• TEXT SECTION:
Well that's understandable, though I do think it would be logical to be less suspicious of a Dem admin than a Repub one, let alone the current idiots.  But I don't really see that as atonement, anymore than surmounting the difficulties imposed by the repubs reckless fiscal policy will be atonement. They're just extra hurdles to overcome in pursuing good policies.

I am surprised that you don't see why there were bases in Saudi Arabia - it's a pretty strategic region, the US has a very strong interest in making sure that nothing impedes the flow of oil and the bases were there for that reason.  Maybe the costs of having bases in SA outweighed the benefits, but those benefits have to be considered.

by MarekNYC on Thu Apr 20th, 2006 at 02:58:47 PM EST
[ Parent ]
Here's a couple of interesting book titles of his...seem almost in contrast to each other:

Grand Chessboard: American Primacy and Its Geostrategic Imperatives - October 1998

Choice: Global Domination or Global Leadership
March 2004

"Once in awhile we get shown the light, in the strangest of places, if we look at it right" - Hunter/Garcia

by whataboutbob on Wed Apr 19th, 2006 at 10:20:05 AM EST
Someone above mentioned ZB as a proponant of "American self-interest." Yet the self-interest he exemplifies is the self-interest of the US Corporate Oligarchy, not the true self-interest of the US as a large and diverse nation about to face the hangover of Peak Oil.

Jimmy Carter had the right idea in the late 1970's when he wanted to declare "the moral equivalent of war on the energy crises. THAT would have been serving the true self-interest of America. Carter offered, however ineffectively, a vision for a different future that would have left our world a very different place today.

by US Blues on Wed Apr 19th, 2006 at 11:39:49 AM EST
Suppose the Iraqi government asked the US to stay. What then? Everyone assumes that just because there is fighting in the streets the government has the same goals as the street fighters.

If the US left there is a good chance that many in the current government would end up dead.

The US had certain goals in Iraq:

  1. Install a friendly client government
  2. Secure oil for the west at good terms rather than allowing it to be sold to China.

• STORED ROWS:
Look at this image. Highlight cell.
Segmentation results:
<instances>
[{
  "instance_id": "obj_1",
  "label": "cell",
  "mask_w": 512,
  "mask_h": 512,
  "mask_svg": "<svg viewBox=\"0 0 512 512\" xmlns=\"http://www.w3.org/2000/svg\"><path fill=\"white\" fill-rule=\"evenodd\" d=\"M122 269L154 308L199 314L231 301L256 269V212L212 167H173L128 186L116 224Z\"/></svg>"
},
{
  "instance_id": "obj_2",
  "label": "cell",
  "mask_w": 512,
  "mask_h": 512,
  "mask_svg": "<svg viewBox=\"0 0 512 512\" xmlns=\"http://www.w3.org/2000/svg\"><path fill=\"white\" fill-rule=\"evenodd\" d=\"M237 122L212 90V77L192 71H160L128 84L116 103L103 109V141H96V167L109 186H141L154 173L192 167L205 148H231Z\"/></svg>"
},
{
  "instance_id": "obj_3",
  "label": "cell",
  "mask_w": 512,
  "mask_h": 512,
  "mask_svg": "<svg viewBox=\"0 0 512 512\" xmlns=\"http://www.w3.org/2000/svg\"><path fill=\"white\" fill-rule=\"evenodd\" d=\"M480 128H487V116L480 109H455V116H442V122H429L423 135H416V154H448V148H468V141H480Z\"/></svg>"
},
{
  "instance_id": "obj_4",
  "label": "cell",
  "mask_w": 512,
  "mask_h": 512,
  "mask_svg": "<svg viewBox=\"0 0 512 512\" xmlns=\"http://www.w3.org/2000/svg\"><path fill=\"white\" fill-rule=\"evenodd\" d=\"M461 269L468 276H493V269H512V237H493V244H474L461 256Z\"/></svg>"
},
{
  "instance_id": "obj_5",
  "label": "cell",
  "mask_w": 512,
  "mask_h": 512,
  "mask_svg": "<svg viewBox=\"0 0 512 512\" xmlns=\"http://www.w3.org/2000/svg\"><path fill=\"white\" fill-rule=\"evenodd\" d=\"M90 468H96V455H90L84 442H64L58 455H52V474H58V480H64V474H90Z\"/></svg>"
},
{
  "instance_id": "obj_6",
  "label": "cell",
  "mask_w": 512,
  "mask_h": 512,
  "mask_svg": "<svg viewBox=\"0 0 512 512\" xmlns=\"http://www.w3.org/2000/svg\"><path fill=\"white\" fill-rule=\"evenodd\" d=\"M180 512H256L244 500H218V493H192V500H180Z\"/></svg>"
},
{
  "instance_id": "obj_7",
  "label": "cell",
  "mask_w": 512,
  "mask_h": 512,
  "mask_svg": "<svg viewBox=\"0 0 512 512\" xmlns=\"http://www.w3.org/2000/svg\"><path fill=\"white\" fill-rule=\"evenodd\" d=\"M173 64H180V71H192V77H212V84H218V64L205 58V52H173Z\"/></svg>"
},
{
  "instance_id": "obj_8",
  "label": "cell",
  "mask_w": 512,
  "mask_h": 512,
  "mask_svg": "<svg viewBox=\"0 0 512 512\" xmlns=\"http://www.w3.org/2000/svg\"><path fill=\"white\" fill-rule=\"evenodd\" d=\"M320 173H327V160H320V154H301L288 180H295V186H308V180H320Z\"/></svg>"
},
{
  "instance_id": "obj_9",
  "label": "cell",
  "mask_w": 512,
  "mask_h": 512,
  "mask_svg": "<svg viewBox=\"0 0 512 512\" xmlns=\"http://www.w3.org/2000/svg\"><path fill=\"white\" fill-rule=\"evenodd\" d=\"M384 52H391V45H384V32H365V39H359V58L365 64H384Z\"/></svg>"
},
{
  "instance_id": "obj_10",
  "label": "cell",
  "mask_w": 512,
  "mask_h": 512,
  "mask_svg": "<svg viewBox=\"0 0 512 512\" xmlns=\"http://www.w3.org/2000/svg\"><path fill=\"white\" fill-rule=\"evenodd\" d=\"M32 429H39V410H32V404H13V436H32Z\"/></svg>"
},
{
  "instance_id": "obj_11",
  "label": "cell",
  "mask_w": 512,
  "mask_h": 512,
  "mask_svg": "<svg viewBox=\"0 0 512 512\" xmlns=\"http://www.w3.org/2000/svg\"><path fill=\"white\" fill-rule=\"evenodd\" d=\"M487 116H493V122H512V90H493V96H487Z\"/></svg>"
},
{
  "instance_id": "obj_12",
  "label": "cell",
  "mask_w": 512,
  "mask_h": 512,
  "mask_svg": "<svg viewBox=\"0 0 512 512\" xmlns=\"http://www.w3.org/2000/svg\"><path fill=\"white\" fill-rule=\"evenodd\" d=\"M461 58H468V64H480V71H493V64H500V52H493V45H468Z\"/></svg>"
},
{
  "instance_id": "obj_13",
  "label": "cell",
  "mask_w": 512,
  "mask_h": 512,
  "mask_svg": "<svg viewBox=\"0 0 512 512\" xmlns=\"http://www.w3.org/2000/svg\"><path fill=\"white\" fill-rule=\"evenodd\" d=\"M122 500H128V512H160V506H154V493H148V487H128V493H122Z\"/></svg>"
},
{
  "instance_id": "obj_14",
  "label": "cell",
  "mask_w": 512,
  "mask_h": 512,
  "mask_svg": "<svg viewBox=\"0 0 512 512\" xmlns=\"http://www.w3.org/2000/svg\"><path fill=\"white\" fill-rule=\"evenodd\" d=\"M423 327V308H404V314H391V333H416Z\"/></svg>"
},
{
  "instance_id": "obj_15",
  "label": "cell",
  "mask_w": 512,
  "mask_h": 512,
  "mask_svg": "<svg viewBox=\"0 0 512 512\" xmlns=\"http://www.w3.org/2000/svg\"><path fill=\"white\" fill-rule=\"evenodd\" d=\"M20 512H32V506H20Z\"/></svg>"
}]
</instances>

• EXERCISES TO COMPLETE:
[A] Repeat word for word the passage of the forum discussion that starts with the words "Well that's understandable, though" and ends with "pursuing good policies.".
[B] Write the next part of the forum discussion on US foreign policy, picking up right after its final line.

• THE RESULTS:
[A]
Well that's understandable, though I do think it would be logical to be less suspicious of a Dem admin than a Repub one, let alone the current idiots.  But I don't really see that as atonement, anymore than surmounting the difficulties imposed by the repubs reckless fiscal policy will be atonement. They're just extra hurdles to overcome in pursuing good policies.

[B]
  3. Establish bases to replace those lost in Saudi Arabia
  4. Intimidate regional neighbors and force them to become more open to change.

How is the US doing:
  1. Mostly done
  2. Mostly done, although the rate of delivery is behind schedule
  3. Almost completed - 14 to 17 permanent bases in progress.
  4. Lebanon and Syria are behaving better, as is Libya.

The US will retreat to the bases and monitor events once the central government can be trusted. Talk of withdrawal from the region is not going to happen regardless of who is in the Whitehouse.
 

Policies not Politics
---- Daily Landscape
by rdf (robert.feinman@gmail.com) on Wed Apr 19th, 2006 at 11:58:21 AM EST
- First, Washington should quietly ask Iraqi leaders to publicly ask the US to leave.

Uhh, some Iraqi Shiite leaders already did that. That doesn´t however equate some sort of democratic, even less peaceful government. Congratulations to the USA for helping to elect a theocratic Shiite government!
Including their militias?

- Second, after such a public request, the US and Iraqi governments would jointly consult on a date for ending the occupation.

Which Iraqi government?  The one that can´t decide on a government leader right now?

- Third, the Iraqi government - not the US - should then also call for a regional conference of Muslim states, some immediately adjoining Iraq, others more distant. . . . The Muslim neighbours and friends should be asked to help the Iraqi government establish and consolidate internal stability.

Sure....
Iran would like to influence the 60% majority of Shiites in Iraq. Every Sunni Muslim country "adjoining Iraq" is terrified of that idea given their Shia minorities (Kuwait, Saudi Arabia and the United Arab Emirates). Not to mention that the Kurds in Northern Iraq right now enjoy a sort of quasi independence. Especially with Kurds living in Syria, Turkey and Iran. These Kurds might get ideas, you know.

There were some Internet websites in the past, you know, that thought that involving "adjoining countries" would be a recipe for disaster.

Does he really think that any of the countries "adjoining Iraq" forgets its own national interests?

- Fourth, the US on leaving should convene a donors' conference of European states, Japan, China and others with an interest in a stable oil-exporting Iraq to become more directly involved in financing the restoration of the Iraqi economy.

Uhh, a lot of these countries already forgave most of Iraq´s debts. While I agree that most of us would like "a stable oil-exporting Iraq", we don´t see it.
By the way, does that include also the power of an Iraqi government to reject Bremer´s CPA regulations?
Just asking....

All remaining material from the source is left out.